Come riporta il blog del Council on foreign relations, "la battaglia scoppia dopo un attacco ad una base aerea cinese, i toni aggressivi e il ritmo serrato della narrazione meritano un’attenzione particolare perché gli obiettivi strategici dell’attacco sono inequivocabilmente americani: caccia F-22 Raptor e una nave che assomiglia a una portaerei classe Nimitz. Durante il filmato la Cina dichiara apertamente le sue intenzioni: 'Respingere le forze nemiche usando la forza militare e promuovere la pace attraverso la guerra'".
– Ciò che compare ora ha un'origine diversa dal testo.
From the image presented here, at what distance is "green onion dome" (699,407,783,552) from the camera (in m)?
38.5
Interviene l'artiglieria cinese che, in poco tempo, riesce ad annientare una base aerea e una flotta navale. Poi l'invasione dell'isola attraverso mezzi anfibi. Infine la bandiera cinese che sventola sugli edifici dell'ormai ex base americana.
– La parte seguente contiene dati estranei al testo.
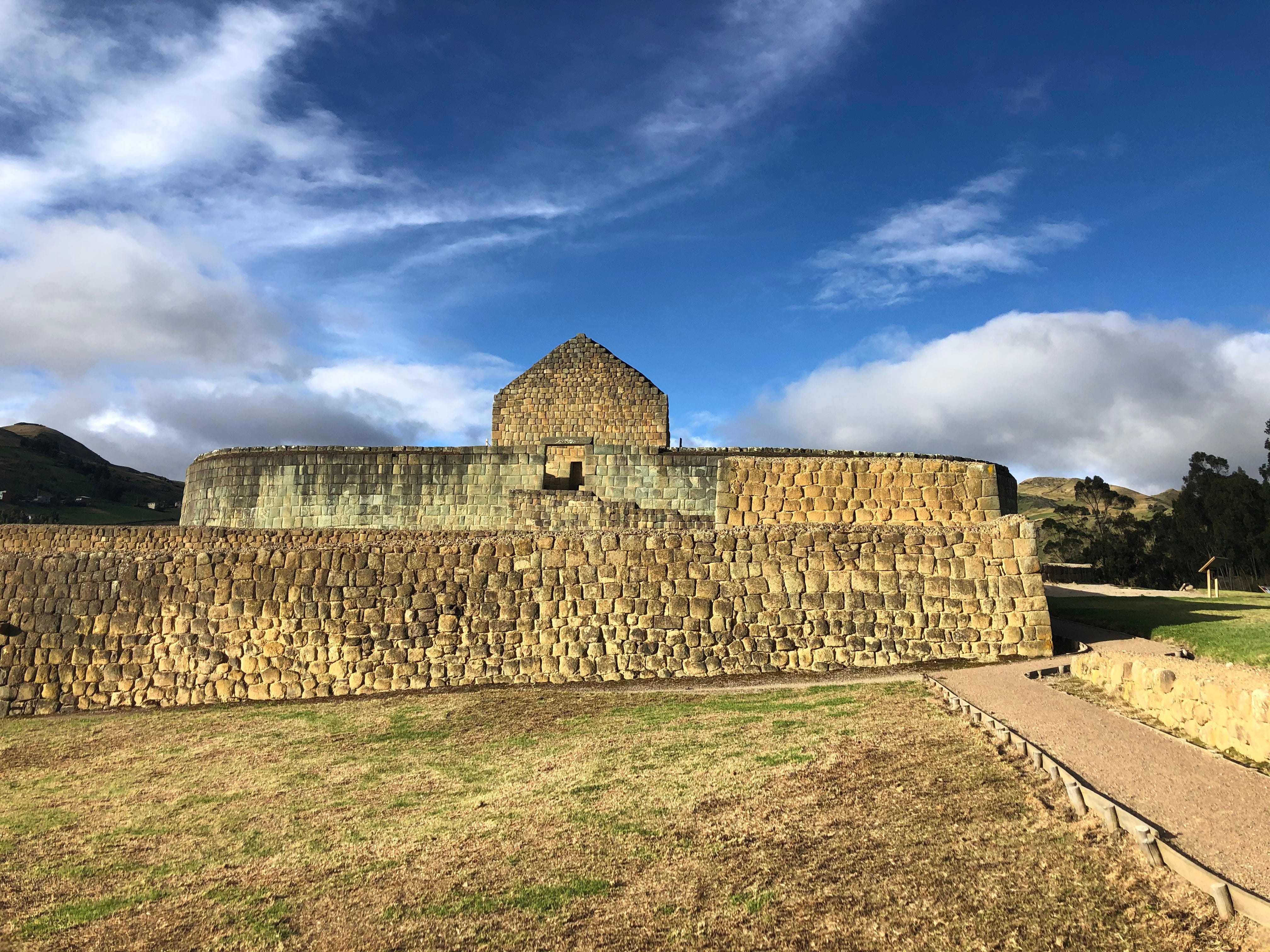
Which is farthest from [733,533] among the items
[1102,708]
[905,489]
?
[1102,708]

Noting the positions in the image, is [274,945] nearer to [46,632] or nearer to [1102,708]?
[1102,708]

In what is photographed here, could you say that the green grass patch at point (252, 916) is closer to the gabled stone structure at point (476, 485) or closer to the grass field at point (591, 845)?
the grass field at point (591, 845)

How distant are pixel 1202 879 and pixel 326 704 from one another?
31.2 feet

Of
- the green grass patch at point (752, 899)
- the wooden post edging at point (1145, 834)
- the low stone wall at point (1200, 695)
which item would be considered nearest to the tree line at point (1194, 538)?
the low stone wall at point (1200, 695)

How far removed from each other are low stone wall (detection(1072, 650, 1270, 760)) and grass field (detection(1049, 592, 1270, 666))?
2382 millimetres

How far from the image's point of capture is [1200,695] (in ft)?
22.3

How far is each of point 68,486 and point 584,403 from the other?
71.3 meters

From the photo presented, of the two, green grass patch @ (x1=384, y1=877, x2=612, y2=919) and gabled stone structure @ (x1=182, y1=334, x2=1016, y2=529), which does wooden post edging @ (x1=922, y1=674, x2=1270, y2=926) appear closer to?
green grass patch @ (x1=384, y1=877, x2=612, y2=919)

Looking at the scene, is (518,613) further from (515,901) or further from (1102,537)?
(1102,537)

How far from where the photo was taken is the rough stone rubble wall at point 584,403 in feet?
80.2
Il filmato si conclude con quella che sembra quasi una minaccia: "La Cina è forte, vincere una guerra richiede morti; per essere forti e sicuri siamo sempre pronti ad affrontare i pericoli della guerra. Amiamo oltremodo la pace ma dobbiamo essere pronti a una guerra verosimile. Commemoriamo con rispetto e solennità il settantesimo anniversario della guerra contro il Giappone".

Commenti
Ritratto di giuseppe zanandrea

giuseppe zanandrea

Sab, 05/09/2015 - 10:42

tutto molto realistico anche nelle premesse. Resta da vedere se la Russia rimarrebbe neutrale o se si presenterebbe a chiedere la sua parte di potere forte di arsenali militari strapotenti. Mi chiedo come gli Usa possano ipotizzare di uscire vicitori dal conflitto nel quale 250 milioni di americani non avrebbero possibilità di spuntarla contro la Cina per la quale anche la perdita di metà della popolazione sarebbe un prezzo ritenuto "congruo". Non si considera poi un altro elemento, cioè che anche Germania Giappone e gran parte dei paesi che ora sono colonie americane, alla prima occasione cercherebbero di approfittare per scrollarsi di dosso il giogo americano imposto ai Paesi nemici nell' ultimo conflitto

filder

Sab, 05/09/2015 - 11:58

Il lupo perde il pelo ma non il vizio tutte le simulazioni cinesi non sono altro che la solita propaganda comunista, perché se la Cina si azzardasse ad alzare un dito sarebbe anche la loro fine e sarebbe da ignoranti non prenderne atto.

mariolino50

Sab, 05/09/2015 - 13:13

filder La Cina era comunista, ora è più capitalista degli Stati Uniti, sarà una dittatura, ma non certo comunista, visto che è possibile la proprietà privata dei mezzi di produzione, le due cose insieme non sono possibili. Inutile che sventolino le bandiere rosse. Nessuno da fastidio alla Corea del nord, perchè pensano abbia la bomba, la Cina le ha di sicuro, e una riserva di soldati senza fine, la fine forse sarebbe reciproca.

Ritratto di Otto-Volante

Otto-Volante

Sab, 05/09/2015 - 17:47

Ogni volta che c'è un problema interno - leggasi micidiale crisi economica - i governi criminali premono sul "nazionalismo"... Proprio come putler... Il video è un misto di falsità (il Jap NON ha gli F-22, ed ovviamente tutti i colpi cinesi vanno a segno, senza che vi sia difesa...) e propaganda comunista, evidentemente, dura a morire.